The potential of exosomes in clinical applications is particularly relevant in the field of liquid biopsy, where their stability in biofluids and their molecular content make them valuable sources of non-invasive biological information.
However, translating this potential into robust applications depends largely on the availability of technologies capable of addressing key challenges such as vesicle heterogeneity, precise quantification, and simultaneous multi-parameter characterisation.
In this regard, approaches based on single-particle analysis, multi-parametric phenotyping and high-sensitivity technologies are playing an increasingly important role in the functional understanding of the exosomal system.
Despite advances, the field of extracellular vesicles continues to face significant limitations. The lack of standardisation, the coexistence of multiple vesicular subpopulations, and the difficulties inherent in their isolation and analysis remain significant barriers.
These limitations highlight the need for integrated methodological approaches that allow not only the isolation, but also the characterisation and functional correlation of different exosomal populations within complex biological systems.

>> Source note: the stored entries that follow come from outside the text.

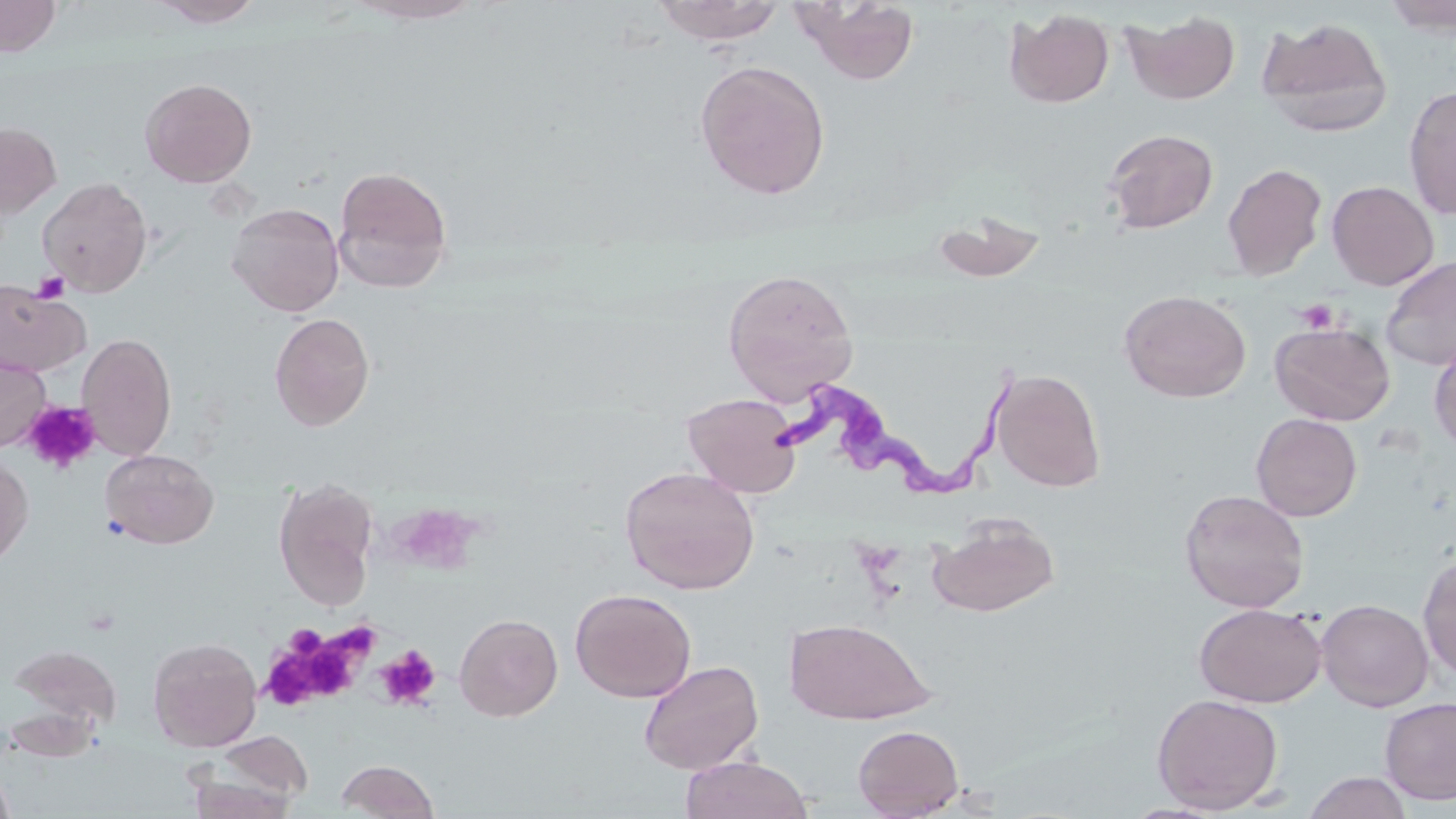

Approximate bounding boxes as [x1, y1, x2, y2] in pixels. Uninfected red blood cell locations: [0, 0, 61, 57], [150, 0, 265, 27], [347, 0, 487, 25], [1382, 0, 1456, 36], [652, 1, 786, 45], [792, 1, 921, 84], [1005, 8, 1114, 108], [1122, 9, 1241, 105], [1257, 17, 1393, 137], [694, 60, 831, 199], [139, 77, 257, 187], [1403, 85, 1456, 220], [0, 122, 61, 217], [1103, 128, 1218, 233], [1222, 163, 1327, 281], [332, 165, 453, 292], [37, 177, 153, 297], [1327, 180, 1439, 290], [1355, 192, 1453, 358], [227, 202, 344, 317], [932, 211, 1048, 283], [1380, 256, 1456, 371], [722, 268, 859, 403], [0, 279, 91, 377], [1119, 289, 1251, 403], [269, 312, 376, 431], [1270, 321, 1394, 426], [77, 332, 176, 462], [1429, 339, 1456, 455], [0, 352, 51, 451], [989, 367, 1106, 492], [682, 393, 803, 498], [1251, 413, 1362, 521], [100, 449, 219, 549], [0, 451, 34, 567], [620, 466, 760, 594], [274, 477, 379, 609], [1179, 488, 1310, 614], [928, 515, 1060, 618], [1418, 551, 1456, 680], [570, 588, 697, 702], [1316, 599, 1434, 711], [1194, 603, 1327, 707], [454, 613, 563, 721], [784, 618, 934, 725], [148, 636, 262, 751], [8, 643, 123, 732], [639, 659, 764, 775], [1152, 692, 1284, 813], [1379, 696, 1456, 806], [853, 724, 964, 818], [213, 731, 314, 807], [679, 755, 814, 819], [336, 760, 440, 818], [0, 765, 15, 819], [186, 765, 301, 819], [1302, 771, 1413, 818]. Platelet locations: [31, 271, 70, 304], [1295, 299, 1341, 334], [22, 400, 101, 474], [264, 626, 372, 710], [374, 645, 442, 710]. Trypanosoma brucei locations: [771, 369, 1030, 503]. Slide-level diagnosis: Trypanosoma brucei. Image is 1456×819 pixels. One field of a larger specimen. May-Grünwald-Giemsa-stained preparation. Thin blood film. 1000x magnification. Optical microscopy.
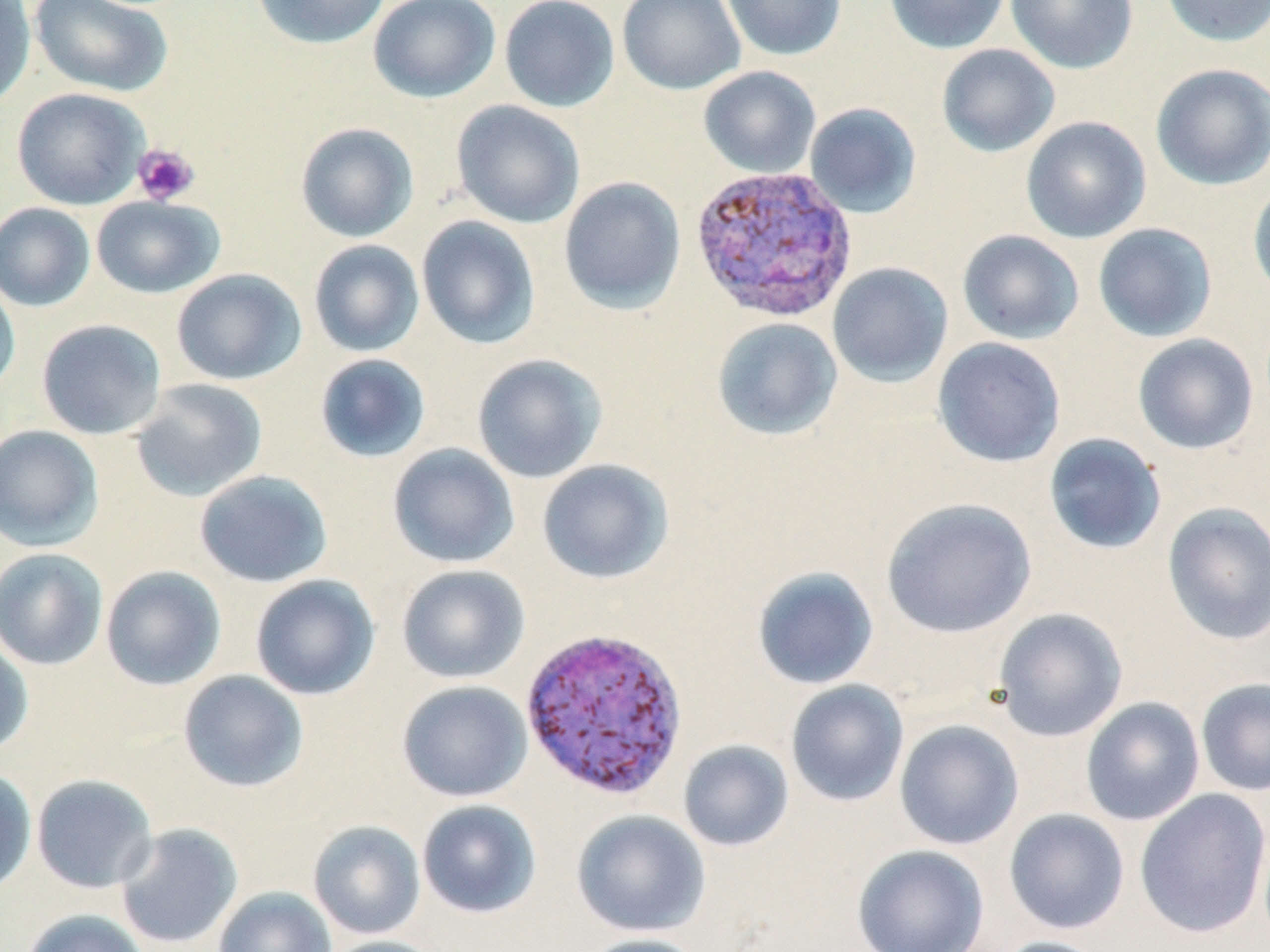
Approximate bounding boxes as (x1,y1)-(x2,y2) corner pairs in pixels. Uninfected red blood cell locations: (0,0)-(36,111), (29,0)-(173,98), (252,0)-(391,49), (367,0)-(501,103), (499,0)-(620,112), (617,0)-(745,95), (721,0)-(847,61), (884,0)-(1010,54), (1005,0)-(1138,75), (1160,0)-(1270,47), (936,44)-(1060,157), (1151,64)-(1270,190), (698,66)-(821,178), (11,86)-(149,210), (451,100)-(585,228), (804,102)-(922,218), (1020,116)-(1151,244), (295,122)-(418,242), (558,176)-(686,314), (1248,180)-(1270,303), (91,195)-(224,298), (0,202)-(96,312), (416,216)-(541,349), (1092,223)-(1217,342), (957,229)-(1084,345), (308,239)-(424,357), (827,262)-(953,388), (171,268)-(307,386), (0,277)-(21,396), (712,317)-(843,441), (36,318)-(167,440), (1132,333)-(1259,455), (932,337)-(1066,468), (314,353)-(431,463), (472,354)-(607,483), (130,378)-(268,502), (0,424)-(103,552), (1043,432)-(1167,555), (387,443)-(520,569), (537,459)-(674,585), (194,469)-(333,588), (880,497)-(1037,638), (1161,502)-(1270,645), (0,548)-(108,670), (397,564)-(530,684), (100,565)-(226,691), (751,566)-(879,690), (249,574)-(380,700), (992,608)-(1127,742), (0,637)-(34,756), (178,670)-(309,793), (1195,677)-(1270,797), (785,679)-(909,807), (397,681)-(532,802), (1080,697)-(1205,826), (894,719)-(1024,850), (678,739)-(794,852), (0,767)-(37,896), (31,774)-(158,893), (1133,788)-(1270,939), (417,799)-(541,918), (1003,808)-(1130,934), (571,809)-(711,938), (308,820)-(426,939), (114,822)-(244,950), (852,844)-(990,952), (213,886)-(337,952), (19,908)-(151,952), (575,934)-(709,952), (319,935)-(448,952), (989,936)-(1113,952). Platelet locations: (133,143)-(200,206). Plasmodium vivax-infected red blood cell locations: (688,165)-(859,324), (519,625)-(689,802). Slide-level diagnosis: Plasmodium vivax. May-Grünwald-Giemsa stain. Captured at 1000x magnification. Optical microscopy. Thin blood film. Single field of view. Image is 1270×952 pixels.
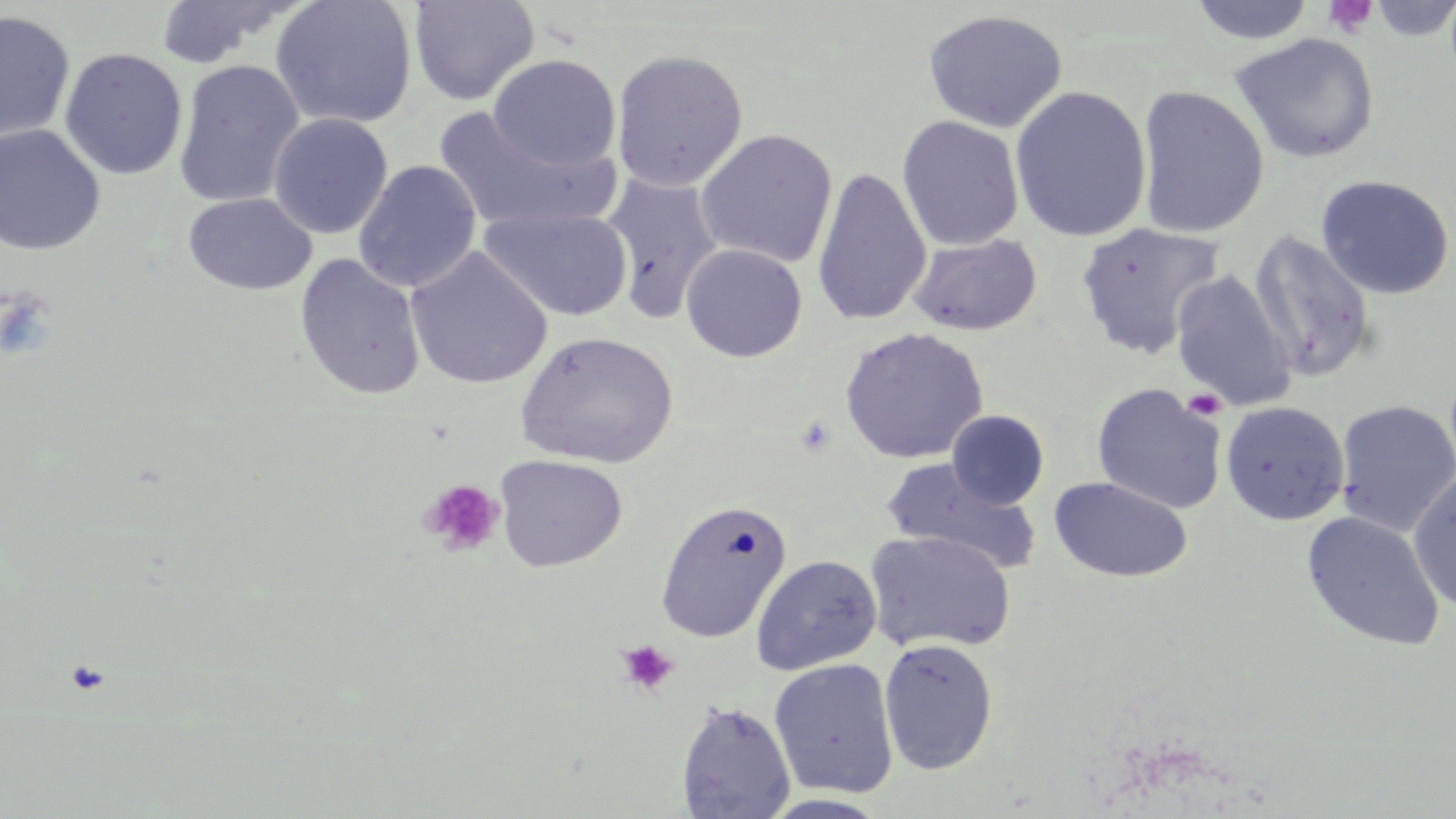
Approximate bounding boxes as (x1, y1, x2, y2) in pixels. Uninfected red blood cell locations: (154, 0, 299, 70), (270, 0, 419, 130), (408, 0, 540, 107), (1365, 0, 1456, 42), (1187, 1, 1317, 45), (922, 9, 1069, 133), (0, 10, 75, 146), (1229, 32, 1380, 164), (59, 48, 188, 180), (610, 48, 748, 193), (488, 54, 621, 172), (172, 59, 305, 209), (1136, 85, 1270, 239), (1009, 86, 1152, 243), (432, 106, 616, 234), (268, 113, 392, 239), (897, 115, 1024, 251), (0, 124, 106, 256), (695, 128, 838, 269), (353, 159, 482, 293), (811, 167, 932, 328), (598, 173, 723, 323), (1316, 174, 1455, 299), (182, 193, 317, 295), (479, 206, 633, 321), (1075, 222, 1224, 359), (1249, 231, 1375, 381), (908, 234, 1042, 336), (680, 243, 807, 362), (405, 247, 552, 390), (294, 254, 427, 401), (1170, 270, 1296, 411), (838, 327, 988, 464), (515, 331, 678, 470), (1091, 383, 1226, 514), (1335, 400, 1456, 536), (1221, 401, 1349, 525), (946, 409, 1049, 510), (494, 454, 628, 572), (881, 459, 1041, 575), (1408, 470, 1456, 612), (1049, 477, 1192, 583), (655, 498, 792, 643), (1301, 511, 1445, 651), (865, 530, 1017, 655), (751, 554, 882, 674), (878, 638, 998, 775), (768, 659, 899, 799), (676, 700, 796, 818). Platelet locations: (1323, 0, 1379, 39), (0, 289, 56, 361), (1182, 388, 1226, 421), (794, 415, 838, 457), (419, 478, 504, 556), (616, 639, 679, 696), (66, 659, 110, 695). Slide-level diagnosis: no evidence of blood parasites. Light microscopy. 1000x magnification. Image is 1456×819 pixels. Single field of view. Thin blood film. May-Grünwald-Giemsa-stained preparation.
State the preparation type.
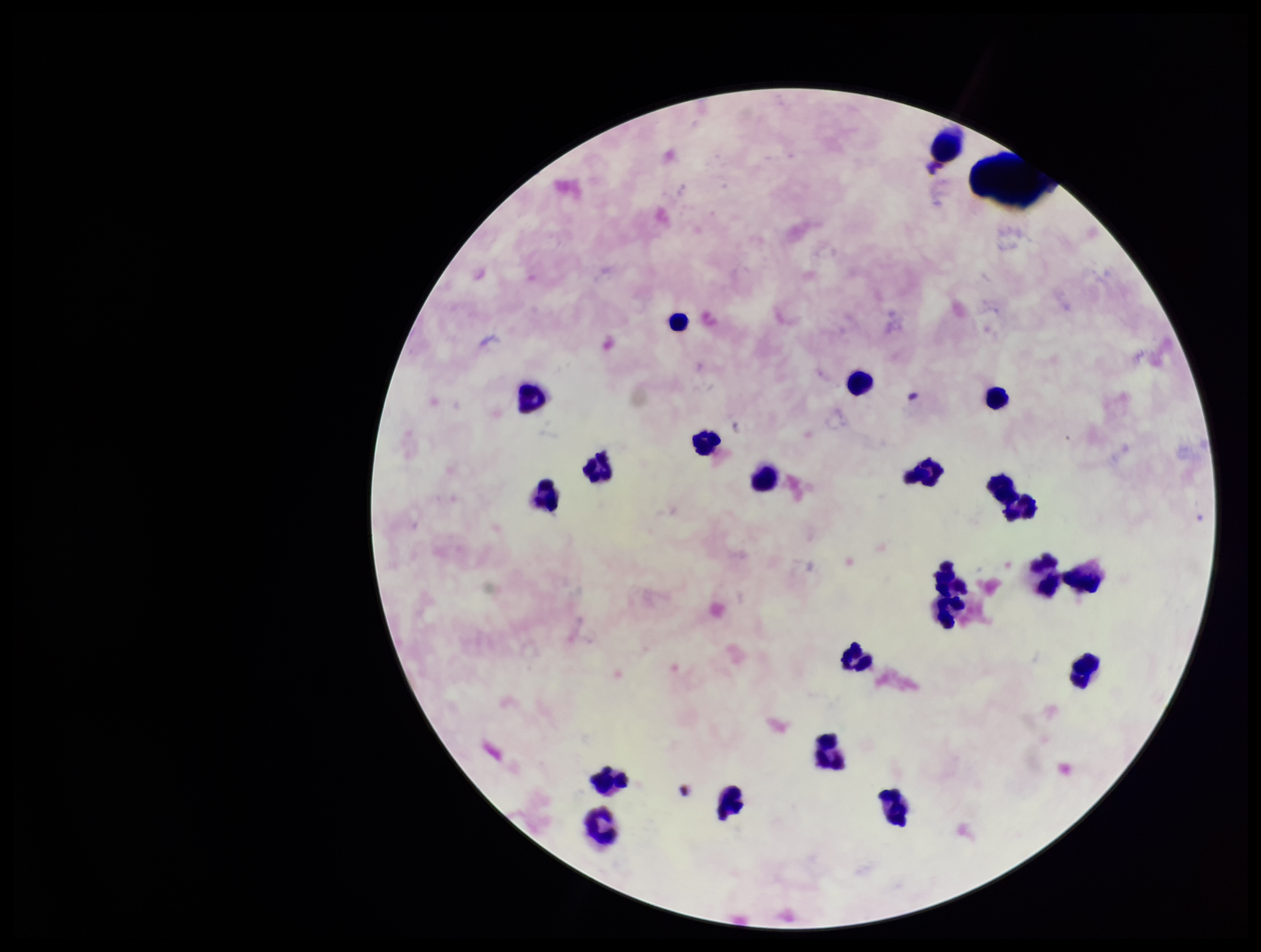
Thick.

Summary:
  - Capture: smartphone photograph through the microscope eyepiece
  - Stain: Giemsa
  - Image size: 1261×952 pixels
  - Patient malaria status: negative
  - Field of view: one from this slide
  - Parasite count: 0
  - Plasmodium parasites: none seen
  - Leukocyte count: 21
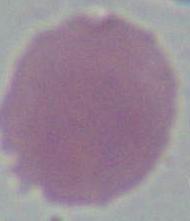
Summary:
  - Modality: micrograph
  - Magnification: 1000x
  - Identification: erythrocyte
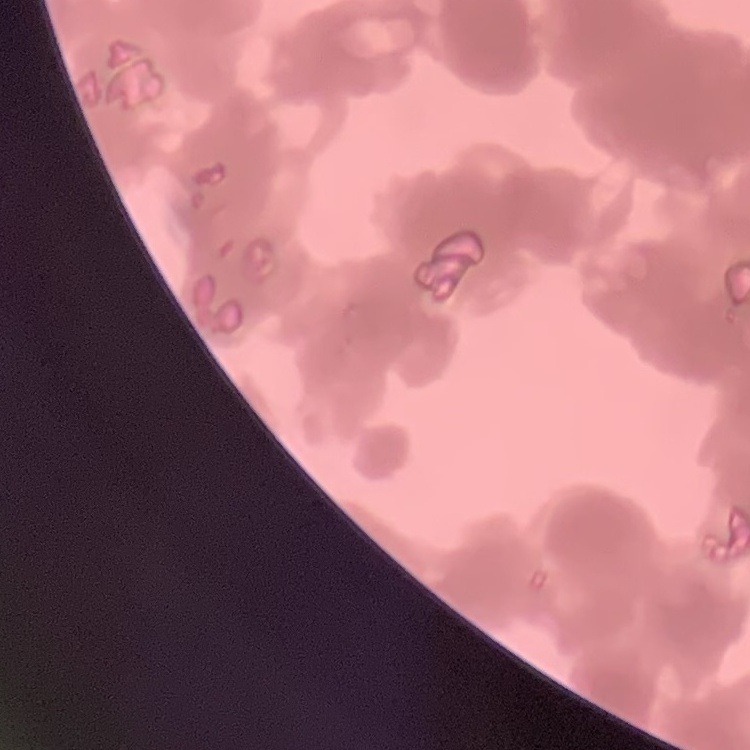
Summary:
  - Red blood cell morphology: rouleaux formation
  - Preparation: thin blood film
  - Image type: one tile cut from a larger photomicrograph
  - Stain: Field's or Giemsa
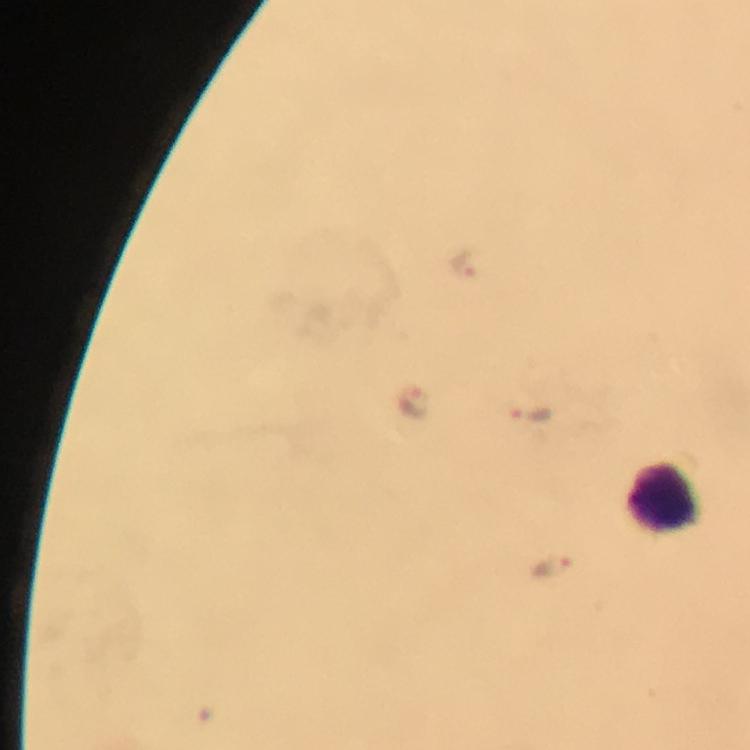

malaria parasite locations = approximate object centers, in pixels from the top-left corner: (x=465, y=261), (x=411, y=403), (x=539, y=415), (x=553, y=567)
context = from a diagnostic examination for malaria
preparation = thick smear
capture = smartphone mounted on the microscope
cropped from = one field of view
leukocyte locations = approximate object centers, in pixels from the top-left corner: (x=665, y=497)
stain = Giemsa
magnification = 100x
immersion oil = used
image size = 750×750 pixels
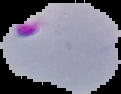
image size = 121×94 pixels
image type = segmented cell region with the area outside set to black
result = Plasmodium parasites detected
preparation = thin blood film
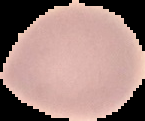

{
  "image_size": "145×121 pixels",
  "preparation": "thin blood film",
  "image_type": "segmented cell region on a black background",
  "result": "negative for Plasmodium parasites"
}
Report the malaria status of this cell.
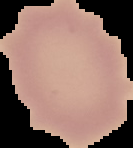
Uninfected.

Summary:
  - Image size: 133×148 pixels
  - Image type: segmented cell region on a black background
  - Preparation: thin blood film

Exosomes represent essential functional nodes in the communication network of the tumour microenvironment, playing a central role in coordinating processes ranging from immunomodulation to metastasis.
Their study not only broadens our understanding of cancer biology but also drives the need for advanced analytical tools capable of capturing the system’s complexity. In this context, the ability to analyse extracellular vesicles with high resolution, sensitivity and reproducibility stands as a key element for progress in both basic and translational research.